Le contro tariffe verranno messe in campo in tre tranche. Una prima entrerà in vigore il 15 aprile, una seconda il 16 maggio, una terza il primo dicembre, seguendo una gradualità che testimonia come, la mano dell'Ue agli Stati Uniti, resti tesa.
Per lo stesso motivo Bruxelles non ha ancora accelerato sulla cosiddetta web tax, sorta di equo compenso da chiedere ai servizi digitali. Diverso il discorso per le sanzioni dirette ad Apple e Meta per violazione del Digital Market Act. Sebbene cronologicamente si stiano intersecando alla guerra dei dazi, l'Ue le considera un dossier separato e autonomo. Tutto, ovviamente, dipenderà dai negoziati. Con un'appendice: "Per ballare il tango, bisogna essere in due"; raccontava ai giornalisti a Lussemburgo il rappresentante della presidenza polacca dell'Ue, Michal Baranowski. Il problema, ha spiegato in audizione all'Eurocamera la direttrice generale della Dg Trade Sabine Weyand, è anche con chi parlare negli Usa. Secondo quanto riportato da fonti presenti all'incontro Weyand avrebbe infatti spiegato come, per il commissario Maros Sefcovic, un conto sia parlare con il suo omologo al Commercio Howard Lutnick, e un altro con Peter Navarro, il consulente di Trump fautore della linea dura. In queste ore, a Bruxelles, si guarda inoltre a Pechino.

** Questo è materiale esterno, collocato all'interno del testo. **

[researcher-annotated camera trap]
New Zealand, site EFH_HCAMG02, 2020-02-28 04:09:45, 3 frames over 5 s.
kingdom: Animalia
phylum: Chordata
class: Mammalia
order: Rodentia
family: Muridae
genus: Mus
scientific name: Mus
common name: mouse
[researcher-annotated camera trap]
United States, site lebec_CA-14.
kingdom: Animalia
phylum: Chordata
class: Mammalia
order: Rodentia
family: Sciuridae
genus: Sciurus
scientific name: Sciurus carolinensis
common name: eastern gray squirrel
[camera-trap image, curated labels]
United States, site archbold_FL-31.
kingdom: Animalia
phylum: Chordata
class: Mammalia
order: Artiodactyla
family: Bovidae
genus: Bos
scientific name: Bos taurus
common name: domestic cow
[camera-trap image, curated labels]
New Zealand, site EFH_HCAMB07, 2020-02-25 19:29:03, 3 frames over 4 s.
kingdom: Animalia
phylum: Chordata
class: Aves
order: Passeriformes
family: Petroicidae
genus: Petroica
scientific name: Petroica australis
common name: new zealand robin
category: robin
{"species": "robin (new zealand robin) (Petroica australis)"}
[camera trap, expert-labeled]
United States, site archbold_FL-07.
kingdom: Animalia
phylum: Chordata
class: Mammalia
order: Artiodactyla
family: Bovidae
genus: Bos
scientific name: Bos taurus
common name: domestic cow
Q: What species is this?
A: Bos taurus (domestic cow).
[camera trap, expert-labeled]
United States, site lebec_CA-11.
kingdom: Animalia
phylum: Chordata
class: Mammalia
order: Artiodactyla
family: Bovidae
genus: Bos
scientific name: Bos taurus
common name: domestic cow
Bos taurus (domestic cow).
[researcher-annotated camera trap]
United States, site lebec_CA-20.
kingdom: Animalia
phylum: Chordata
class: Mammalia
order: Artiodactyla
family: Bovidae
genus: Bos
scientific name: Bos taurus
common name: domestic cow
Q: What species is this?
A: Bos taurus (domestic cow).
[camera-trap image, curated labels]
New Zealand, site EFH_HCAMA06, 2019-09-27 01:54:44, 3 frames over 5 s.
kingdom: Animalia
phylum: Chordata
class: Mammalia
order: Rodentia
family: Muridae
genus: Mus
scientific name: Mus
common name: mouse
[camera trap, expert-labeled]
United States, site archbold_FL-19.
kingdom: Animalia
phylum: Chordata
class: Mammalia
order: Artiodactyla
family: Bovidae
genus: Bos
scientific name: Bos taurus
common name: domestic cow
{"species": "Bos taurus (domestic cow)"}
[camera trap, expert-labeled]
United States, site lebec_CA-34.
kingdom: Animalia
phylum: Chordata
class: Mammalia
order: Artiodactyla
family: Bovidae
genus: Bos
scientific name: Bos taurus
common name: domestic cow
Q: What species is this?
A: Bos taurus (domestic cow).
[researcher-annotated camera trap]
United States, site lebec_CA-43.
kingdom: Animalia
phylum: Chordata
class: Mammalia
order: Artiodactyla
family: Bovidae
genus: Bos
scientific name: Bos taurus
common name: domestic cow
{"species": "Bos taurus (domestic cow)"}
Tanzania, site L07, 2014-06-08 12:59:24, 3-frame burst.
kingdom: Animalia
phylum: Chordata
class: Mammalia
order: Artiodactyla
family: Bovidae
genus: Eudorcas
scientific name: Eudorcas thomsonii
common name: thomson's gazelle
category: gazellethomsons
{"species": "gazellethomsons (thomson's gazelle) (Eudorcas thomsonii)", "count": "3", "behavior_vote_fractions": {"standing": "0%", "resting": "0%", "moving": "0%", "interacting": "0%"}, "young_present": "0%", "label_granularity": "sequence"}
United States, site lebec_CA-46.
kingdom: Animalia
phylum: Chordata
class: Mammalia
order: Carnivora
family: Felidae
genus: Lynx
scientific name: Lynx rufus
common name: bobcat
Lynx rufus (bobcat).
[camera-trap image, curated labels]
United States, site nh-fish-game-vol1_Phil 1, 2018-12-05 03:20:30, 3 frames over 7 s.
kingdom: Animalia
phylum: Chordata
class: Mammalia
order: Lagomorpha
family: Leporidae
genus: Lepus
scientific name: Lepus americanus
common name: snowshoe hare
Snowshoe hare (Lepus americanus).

L'escalation sui dazi tra Usa e Cina, nella strategia europea, è considerata come una possibile sponda. E, nel frattempo, i canali con il colosso asiatico sono riaperti. In una telefonata con il premier cinese Li Qiang, von der Leyen ha chiesto "una risoluzione negoziata della situazione attuale, sottolineando la necessità di evitare una escalation". Il colloquio è stato descritto come "costruttivo". Il vertice Ue-Cina, che potrebbe cadere prima dell'estate, potrebbe rappresentare un appuntamento decisivo per le relazioni tra Bruxelles e Pechino. Nel frattempo, il viaggio della Commissione a Delhi ha dato i suoi frutti: sta prendendo forma l'accordo di libero scambio tra Ue e India. Una piccola rivoluzione, come potrebbe esserlo la finalizzazione dell'intesa con il Mercosur.